Bill Conway took over the bass spot when Marcanello left Pittsburgh to sing with a band in New Jersey. Eighteen months later, still under the tutelage of Reagan, the quartet, renamed the Pittsburghers, won the gold medal at the 1948 international competition in Oklahoma City.
The quartet continued singing for three more decades and underwent a number of personnel changes. In 1955 Tom O’Malley moved into the lead spot and Palamone moved up to tenor when Conte dropped out. O’Malley had sung lead in the 1952 Johnny Appleseed District Champion Four Maldehydes.
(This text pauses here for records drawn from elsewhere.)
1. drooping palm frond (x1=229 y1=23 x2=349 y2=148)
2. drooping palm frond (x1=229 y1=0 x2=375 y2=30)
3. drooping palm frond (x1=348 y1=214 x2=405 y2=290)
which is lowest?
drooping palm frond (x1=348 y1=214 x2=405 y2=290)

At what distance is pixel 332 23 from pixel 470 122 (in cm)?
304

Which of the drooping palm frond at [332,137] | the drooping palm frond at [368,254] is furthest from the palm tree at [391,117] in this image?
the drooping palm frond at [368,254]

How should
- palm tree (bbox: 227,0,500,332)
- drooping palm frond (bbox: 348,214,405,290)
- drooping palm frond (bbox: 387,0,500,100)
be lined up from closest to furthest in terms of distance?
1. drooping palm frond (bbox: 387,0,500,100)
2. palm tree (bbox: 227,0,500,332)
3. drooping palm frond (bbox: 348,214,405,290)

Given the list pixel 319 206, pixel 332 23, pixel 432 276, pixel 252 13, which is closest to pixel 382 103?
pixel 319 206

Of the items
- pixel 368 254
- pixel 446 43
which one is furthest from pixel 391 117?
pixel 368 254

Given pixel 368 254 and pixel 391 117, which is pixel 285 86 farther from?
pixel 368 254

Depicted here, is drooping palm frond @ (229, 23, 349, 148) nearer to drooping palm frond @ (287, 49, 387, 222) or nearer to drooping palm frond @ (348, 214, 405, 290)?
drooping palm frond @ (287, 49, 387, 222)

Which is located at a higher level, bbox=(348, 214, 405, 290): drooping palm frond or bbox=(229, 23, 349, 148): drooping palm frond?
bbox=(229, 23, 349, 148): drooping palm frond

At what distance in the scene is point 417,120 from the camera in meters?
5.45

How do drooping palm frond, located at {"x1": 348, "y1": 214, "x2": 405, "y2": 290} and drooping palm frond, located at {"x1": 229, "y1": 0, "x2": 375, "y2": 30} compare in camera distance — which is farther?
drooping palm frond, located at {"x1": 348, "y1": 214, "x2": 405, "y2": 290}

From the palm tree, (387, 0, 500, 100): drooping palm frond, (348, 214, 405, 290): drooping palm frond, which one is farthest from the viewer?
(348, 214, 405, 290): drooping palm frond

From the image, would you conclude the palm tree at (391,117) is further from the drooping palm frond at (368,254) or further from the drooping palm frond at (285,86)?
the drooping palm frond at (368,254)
By the end of the decade, Conway was replaced by Dutch Miller at bass. In 1963, Nick Kason, who had sung with the Selectones, took over the bass part.
Two years later, the name Pittsburghers was retired when Jiggs Ward decided to withdraw, leaving Palamone as the only remaining member of the championship foursome. With Jack Elder, formerly of the Town and Country Four, singing bari, the group continued to do show dates as the Pittsburgh Four.
The Pittsburgh Four was active until the 1980’s when Tom O’Malley died.